# DATASET ROWS
· · · ·
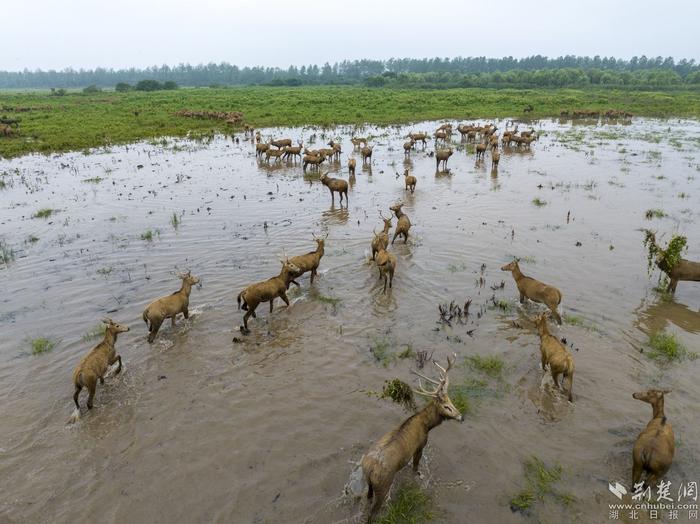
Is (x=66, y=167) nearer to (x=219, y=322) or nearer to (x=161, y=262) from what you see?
(x=161, y=262)

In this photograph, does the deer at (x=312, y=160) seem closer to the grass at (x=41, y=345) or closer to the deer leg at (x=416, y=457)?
the grass at (x=41, y=345)

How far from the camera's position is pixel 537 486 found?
598cm

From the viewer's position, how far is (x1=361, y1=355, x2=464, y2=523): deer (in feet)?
17.6

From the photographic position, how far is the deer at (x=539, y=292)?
31.7 feet

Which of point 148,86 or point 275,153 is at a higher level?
point 148,86

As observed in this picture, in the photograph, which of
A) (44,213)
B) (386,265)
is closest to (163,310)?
(386,265)

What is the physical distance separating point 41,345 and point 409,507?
7.95m

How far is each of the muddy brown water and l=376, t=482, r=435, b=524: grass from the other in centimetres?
18

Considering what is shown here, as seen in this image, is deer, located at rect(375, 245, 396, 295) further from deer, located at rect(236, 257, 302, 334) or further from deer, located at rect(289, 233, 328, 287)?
deer, located at rect(236, 257, 302, 334)

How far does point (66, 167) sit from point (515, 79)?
10762cm

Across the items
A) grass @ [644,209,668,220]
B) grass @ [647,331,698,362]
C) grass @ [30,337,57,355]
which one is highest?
grass @ [644,209,668,220]

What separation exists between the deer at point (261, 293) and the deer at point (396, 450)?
487cm

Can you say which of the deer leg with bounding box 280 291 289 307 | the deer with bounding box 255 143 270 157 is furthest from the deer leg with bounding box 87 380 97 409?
the deer with bounding box 255 143 270 157

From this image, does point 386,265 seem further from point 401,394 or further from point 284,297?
point 401,394
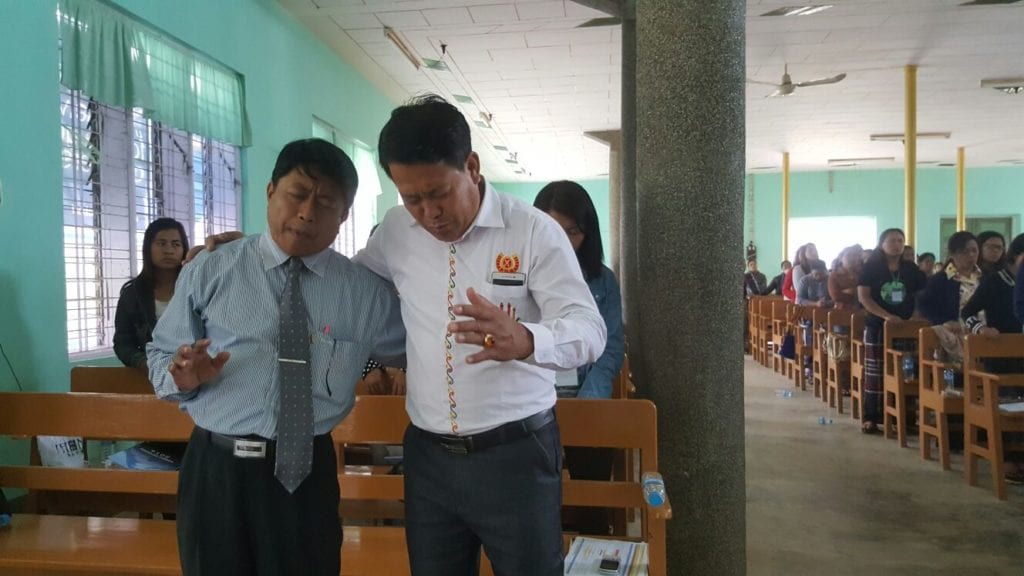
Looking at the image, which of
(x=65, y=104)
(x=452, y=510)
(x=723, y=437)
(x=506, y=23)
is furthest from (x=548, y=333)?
· · · ·
# WRITTEN INSTRUCTION
Change "further" to "farther" in the listing, starting at the line that has "What separation exists" and continuing through the end of the listing, with everything else left as it is. Return only those lines, and leave the pictures out.

# RESPONSE TO THE TASK
What separation exists between the deer at point (261, 293) and the deer at point (396, 450)?
487cm

Can you say which of the deer leg with bounding box 280 291 289 307 | the deer with bounding box 255 143 270 157 is furthest from the deer leg with bounding box 87 380 97 409?
the deer with bounding box 255 143 270 157

From this image, does point 386,265 seem farther from point 401,394 or farther from point 284,297?
point 401,394
Looking at the image, which of
(x=65, y=104)
(x=452, y=510)
(x=723, y=437)
(x=506, y=23)
is furthest from (x=548, y=333)?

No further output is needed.